* begin Provided data *

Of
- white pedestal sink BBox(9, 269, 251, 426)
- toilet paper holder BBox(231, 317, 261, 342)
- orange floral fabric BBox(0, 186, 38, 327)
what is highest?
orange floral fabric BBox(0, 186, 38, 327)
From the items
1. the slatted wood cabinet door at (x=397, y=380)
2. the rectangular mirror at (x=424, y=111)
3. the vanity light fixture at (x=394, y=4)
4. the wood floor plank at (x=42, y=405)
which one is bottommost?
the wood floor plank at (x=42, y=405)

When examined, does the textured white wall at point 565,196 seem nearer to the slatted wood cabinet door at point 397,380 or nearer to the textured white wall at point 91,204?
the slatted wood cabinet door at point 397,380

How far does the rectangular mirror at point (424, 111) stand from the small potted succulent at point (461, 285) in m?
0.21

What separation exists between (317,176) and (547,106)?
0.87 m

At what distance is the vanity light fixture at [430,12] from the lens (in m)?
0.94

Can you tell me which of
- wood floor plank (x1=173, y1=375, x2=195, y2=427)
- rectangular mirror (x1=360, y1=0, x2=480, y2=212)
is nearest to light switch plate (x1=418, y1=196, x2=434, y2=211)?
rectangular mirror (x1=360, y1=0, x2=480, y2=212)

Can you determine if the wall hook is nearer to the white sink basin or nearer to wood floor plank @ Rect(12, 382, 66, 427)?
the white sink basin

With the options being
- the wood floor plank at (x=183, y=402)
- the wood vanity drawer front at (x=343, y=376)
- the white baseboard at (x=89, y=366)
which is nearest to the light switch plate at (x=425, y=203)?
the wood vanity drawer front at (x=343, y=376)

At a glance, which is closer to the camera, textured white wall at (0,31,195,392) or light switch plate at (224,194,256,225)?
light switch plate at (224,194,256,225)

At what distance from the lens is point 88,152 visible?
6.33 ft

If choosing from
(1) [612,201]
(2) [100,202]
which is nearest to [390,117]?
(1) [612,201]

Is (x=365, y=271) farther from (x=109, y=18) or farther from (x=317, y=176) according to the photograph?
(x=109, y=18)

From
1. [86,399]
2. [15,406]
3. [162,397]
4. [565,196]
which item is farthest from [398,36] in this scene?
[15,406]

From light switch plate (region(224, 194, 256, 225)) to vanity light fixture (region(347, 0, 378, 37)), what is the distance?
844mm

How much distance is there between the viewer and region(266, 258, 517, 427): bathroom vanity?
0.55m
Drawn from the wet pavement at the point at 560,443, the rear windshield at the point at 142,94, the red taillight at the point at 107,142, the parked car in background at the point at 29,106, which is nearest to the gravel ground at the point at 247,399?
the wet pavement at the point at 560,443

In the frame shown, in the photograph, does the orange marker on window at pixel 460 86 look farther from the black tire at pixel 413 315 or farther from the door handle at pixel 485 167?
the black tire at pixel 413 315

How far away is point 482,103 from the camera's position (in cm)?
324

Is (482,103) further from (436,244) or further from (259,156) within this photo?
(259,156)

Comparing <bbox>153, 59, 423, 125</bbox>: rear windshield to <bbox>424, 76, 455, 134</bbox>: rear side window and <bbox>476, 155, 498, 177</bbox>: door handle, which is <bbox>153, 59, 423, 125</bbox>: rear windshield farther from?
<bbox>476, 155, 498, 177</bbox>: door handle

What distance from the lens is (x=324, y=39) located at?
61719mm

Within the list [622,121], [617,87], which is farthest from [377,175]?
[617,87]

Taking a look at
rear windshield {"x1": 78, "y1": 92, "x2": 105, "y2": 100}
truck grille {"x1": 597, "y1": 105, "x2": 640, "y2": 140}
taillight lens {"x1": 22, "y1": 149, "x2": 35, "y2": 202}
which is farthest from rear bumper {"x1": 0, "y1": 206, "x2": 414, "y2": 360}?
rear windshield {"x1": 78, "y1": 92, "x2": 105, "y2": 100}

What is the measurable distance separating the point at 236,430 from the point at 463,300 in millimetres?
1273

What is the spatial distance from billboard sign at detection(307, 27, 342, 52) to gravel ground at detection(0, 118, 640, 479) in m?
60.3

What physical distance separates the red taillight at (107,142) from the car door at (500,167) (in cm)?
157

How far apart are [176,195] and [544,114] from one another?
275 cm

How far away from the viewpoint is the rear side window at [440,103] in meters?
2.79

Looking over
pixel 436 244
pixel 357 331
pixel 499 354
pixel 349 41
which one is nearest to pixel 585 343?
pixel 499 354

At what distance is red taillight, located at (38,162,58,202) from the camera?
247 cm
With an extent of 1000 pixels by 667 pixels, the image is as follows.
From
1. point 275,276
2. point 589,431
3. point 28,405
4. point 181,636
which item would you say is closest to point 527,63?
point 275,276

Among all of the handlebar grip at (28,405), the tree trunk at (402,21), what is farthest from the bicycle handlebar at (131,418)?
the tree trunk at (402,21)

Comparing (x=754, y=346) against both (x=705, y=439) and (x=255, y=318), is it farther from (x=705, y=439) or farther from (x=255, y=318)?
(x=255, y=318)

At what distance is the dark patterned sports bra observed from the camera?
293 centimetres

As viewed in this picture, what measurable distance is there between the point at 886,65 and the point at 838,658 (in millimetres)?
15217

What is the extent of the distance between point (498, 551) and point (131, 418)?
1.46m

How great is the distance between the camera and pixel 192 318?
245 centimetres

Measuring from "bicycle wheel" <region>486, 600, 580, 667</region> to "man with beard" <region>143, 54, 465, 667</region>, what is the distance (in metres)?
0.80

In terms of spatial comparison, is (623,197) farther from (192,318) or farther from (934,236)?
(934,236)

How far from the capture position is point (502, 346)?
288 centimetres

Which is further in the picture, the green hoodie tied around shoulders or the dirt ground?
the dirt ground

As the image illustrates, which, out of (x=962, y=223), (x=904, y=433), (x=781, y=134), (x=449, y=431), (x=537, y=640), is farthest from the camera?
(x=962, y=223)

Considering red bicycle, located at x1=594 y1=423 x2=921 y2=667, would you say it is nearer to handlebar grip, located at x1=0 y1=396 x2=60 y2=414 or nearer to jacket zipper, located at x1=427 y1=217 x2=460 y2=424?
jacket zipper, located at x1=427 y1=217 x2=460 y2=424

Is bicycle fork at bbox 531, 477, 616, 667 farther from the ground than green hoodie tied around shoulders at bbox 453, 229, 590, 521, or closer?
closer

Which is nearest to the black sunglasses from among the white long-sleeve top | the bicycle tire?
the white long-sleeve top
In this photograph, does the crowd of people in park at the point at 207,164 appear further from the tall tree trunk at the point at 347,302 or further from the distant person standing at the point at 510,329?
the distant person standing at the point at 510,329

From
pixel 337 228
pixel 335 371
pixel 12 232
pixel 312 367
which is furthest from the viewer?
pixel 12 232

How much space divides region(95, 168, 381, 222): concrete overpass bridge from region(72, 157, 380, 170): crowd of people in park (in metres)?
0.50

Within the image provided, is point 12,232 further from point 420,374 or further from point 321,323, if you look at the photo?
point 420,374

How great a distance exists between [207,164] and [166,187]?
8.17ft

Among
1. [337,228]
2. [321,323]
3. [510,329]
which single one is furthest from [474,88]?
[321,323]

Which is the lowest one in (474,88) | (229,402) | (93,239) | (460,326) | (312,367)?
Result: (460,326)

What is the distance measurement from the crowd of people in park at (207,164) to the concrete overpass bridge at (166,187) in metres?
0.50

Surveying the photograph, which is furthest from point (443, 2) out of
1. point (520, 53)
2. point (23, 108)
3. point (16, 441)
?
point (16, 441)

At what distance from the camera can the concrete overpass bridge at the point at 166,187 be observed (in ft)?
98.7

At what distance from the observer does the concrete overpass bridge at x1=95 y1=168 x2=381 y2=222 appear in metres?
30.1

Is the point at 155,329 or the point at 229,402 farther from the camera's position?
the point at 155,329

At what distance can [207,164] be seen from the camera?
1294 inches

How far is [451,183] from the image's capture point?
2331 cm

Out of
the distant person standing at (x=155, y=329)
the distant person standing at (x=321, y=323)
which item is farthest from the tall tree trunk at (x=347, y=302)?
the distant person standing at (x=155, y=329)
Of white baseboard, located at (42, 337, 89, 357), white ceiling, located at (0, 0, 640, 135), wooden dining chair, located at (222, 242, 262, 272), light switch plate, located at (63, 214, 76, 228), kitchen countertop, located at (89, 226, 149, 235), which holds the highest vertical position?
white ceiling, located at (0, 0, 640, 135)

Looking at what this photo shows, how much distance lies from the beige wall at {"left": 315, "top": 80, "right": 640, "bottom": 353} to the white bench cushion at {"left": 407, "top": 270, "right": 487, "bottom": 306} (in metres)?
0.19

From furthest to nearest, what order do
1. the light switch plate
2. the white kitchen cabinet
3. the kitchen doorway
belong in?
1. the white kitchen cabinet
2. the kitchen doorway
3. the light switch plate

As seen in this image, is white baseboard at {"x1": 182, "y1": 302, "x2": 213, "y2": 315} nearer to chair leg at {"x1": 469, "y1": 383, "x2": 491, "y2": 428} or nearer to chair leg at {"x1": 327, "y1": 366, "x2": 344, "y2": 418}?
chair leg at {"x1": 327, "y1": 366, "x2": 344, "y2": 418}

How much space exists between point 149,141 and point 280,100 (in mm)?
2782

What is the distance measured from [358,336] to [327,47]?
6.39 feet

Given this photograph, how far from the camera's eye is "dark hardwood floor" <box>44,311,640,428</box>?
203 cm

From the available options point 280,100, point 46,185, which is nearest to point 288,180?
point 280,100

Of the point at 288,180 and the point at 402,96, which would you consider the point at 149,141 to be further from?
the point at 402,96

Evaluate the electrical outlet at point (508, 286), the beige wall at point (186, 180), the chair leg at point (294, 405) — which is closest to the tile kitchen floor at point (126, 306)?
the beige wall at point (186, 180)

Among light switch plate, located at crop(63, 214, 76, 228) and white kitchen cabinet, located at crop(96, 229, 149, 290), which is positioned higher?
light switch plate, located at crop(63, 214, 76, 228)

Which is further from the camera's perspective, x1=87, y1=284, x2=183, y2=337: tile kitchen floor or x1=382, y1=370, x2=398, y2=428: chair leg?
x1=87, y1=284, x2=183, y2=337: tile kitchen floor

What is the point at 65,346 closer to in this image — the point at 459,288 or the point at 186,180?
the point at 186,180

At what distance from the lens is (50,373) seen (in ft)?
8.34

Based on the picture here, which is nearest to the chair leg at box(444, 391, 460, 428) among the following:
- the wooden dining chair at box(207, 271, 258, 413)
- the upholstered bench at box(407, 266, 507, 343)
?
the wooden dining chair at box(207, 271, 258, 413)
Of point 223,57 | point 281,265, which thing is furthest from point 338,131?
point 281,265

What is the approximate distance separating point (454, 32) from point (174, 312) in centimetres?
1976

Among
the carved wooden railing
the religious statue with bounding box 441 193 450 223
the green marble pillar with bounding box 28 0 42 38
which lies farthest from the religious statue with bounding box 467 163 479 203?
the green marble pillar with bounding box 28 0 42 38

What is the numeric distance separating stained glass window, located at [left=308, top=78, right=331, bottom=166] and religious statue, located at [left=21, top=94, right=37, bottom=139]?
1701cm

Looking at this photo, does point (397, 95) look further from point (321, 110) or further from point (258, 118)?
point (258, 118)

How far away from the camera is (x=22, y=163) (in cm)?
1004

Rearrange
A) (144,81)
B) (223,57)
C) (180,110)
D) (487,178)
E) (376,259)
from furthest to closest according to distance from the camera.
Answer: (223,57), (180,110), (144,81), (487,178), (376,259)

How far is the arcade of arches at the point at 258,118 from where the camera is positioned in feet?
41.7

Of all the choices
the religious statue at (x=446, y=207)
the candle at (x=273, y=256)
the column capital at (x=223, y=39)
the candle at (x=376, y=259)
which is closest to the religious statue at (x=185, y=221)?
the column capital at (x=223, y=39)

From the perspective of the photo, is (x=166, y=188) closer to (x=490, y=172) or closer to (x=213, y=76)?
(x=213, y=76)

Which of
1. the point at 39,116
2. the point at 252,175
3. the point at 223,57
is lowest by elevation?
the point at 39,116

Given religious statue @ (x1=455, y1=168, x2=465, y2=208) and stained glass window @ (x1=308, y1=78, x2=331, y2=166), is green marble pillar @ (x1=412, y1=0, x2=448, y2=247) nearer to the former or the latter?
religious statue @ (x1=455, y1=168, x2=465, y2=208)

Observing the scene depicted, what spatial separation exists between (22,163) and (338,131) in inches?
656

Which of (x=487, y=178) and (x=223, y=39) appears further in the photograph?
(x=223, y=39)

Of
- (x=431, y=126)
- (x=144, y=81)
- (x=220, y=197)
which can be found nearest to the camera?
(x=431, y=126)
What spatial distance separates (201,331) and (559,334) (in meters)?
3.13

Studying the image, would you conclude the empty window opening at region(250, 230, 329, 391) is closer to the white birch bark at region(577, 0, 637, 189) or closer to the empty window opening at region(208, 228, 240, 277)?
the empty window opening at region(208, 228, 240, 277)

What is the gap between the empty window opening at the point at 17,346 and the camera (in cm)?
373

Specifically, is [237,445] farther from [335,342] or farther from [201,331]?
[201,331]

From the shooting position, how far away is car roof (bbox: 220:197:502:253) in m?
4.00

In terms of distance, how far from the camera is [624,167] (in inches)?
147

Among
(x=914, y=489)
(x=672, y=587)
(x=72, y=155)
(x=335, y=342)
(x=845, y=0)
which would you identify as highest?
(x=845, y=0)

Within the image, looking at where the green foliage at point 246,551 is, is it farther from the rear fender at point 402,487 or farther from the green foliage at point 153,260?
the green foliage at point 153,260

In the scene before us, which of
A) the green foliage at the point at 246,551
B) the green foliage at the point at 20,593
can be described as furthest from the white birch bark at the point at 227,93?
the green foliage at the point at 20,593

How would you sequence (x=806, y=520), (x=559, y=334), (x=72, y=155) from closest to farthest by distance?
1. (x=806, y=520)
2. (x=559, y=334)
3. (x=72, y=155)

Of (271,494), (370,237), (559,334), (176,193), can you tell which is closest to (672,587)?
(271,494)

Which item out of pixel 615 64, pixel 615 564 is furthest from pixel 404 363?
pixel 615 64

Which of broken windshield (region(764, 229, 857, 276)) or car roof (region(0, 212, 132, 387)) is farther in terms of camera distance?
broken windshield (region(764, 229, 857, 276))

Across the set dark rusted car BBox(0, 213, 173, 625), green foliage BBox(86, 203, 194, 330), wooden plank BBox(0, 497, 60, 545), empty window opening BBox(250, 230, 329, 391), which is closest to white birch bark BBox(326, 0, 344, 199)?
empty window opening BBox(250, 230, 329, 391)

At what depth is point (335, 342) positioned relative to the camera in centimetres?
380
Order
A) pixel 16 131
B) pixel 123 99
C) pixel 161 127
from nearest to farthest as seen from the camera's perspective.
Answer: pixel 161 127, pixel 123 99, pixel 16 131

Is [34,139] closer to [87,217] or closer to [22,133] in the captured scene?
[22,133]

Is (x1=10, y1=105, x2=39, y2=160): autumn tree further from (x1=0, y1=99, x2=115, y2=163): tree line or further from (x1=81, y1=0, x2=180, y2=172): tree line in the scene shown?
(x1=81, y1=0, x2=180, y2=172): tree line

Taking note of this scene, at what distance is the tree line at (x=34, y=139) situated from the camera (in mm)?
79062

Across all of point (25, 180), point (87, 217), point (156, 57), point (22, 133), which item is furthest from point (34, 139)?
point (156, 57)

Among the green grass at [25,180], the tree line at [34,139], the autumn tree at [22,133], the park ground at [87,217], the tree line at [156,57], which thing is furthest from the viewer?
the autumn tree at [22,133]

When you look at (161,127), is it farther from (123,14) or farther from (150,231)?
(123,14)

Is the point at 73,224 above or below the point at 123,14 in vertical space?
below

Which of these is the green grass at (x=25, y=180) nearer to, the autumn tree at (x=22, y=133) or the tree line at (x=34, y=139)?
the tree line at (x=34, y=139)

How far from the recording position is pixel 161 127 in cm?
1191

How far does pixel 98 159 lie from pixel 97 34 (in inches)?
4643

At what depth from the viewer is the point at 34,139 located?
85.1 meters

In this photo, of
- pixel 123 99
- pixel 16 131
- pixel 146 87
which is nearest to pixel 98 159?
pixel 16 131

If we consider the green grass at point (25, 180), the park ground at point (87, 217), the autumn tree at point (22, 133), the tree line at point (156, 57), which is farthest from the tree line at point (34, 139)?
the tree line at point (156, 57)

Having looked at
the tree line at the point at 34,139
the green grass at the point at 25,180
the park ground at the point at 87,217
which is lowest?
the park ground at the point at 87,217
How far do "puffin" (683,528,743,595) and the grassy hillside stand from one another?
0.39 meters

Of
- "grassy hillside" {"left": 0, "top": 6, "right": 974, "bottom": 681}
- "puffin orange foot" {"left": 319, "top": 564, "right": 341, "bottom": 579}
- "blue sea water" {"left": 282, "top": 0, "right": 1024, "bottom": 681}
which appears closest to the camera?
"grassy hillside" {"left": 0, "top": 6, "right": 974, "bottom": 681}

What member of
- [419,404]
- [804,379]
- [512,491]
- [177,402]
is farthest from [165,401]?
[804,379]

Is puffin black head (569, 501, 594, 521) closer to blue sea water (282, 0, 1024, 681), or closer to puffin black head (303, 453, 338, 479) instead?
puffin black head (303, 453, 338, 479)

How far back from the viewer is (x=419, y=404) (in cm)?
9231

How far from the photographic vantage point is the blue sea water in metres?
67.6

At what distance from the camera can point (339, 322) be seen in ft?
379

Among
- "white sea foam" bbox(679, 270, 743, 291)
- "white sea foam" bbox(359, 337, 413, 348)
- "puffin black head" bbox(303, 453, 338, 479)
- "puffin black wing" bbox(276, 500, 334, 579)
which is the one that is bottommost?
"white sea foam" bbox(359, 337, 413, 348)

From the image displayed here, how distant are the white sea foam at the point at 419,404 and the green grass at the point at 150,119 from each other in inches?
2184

* end Provided data *

Written request: Copy exactly the lines from the one containing "What member of" through the last line of the records, both included, and nothing else.

The output:
What member of
- [419,404]
- [804,379]
- [512,491]
- [177,402]
is farthest from [165,401]?
[804,379]

Is puffin black head (569, 501, 594, 521) closer to blue sea water (282, 0, 1024, 681), or closer to puffin black head (303, 453, 338, 479) instead?
puffin black head (303, 453, 338, 479)

How far back from the viewer is (x=419, y=404) (in cm)?
9231

How far from the photographic vantage point is the blue sea water in metres?
67.6

At what distance from the camera can point (339, 322) be seen in ft?
379

Among
- "white sea foam" bbox(679, 270, 743, 291)
- "white sea foam" bbox(359, 337, 413, 348)
- "puffin black head" bbox(303, 453, 338, 479)
- "puffin black wing" bbox(276, 500, 334, 579)
which is the one that is bottommost?
"white sea foam" bbox(359, 337, 413, 348)

From the image displayed here, how distant are the white sea foam at the point at 419,404 and the green grass at the point at 150,119 from each other in inches?
2184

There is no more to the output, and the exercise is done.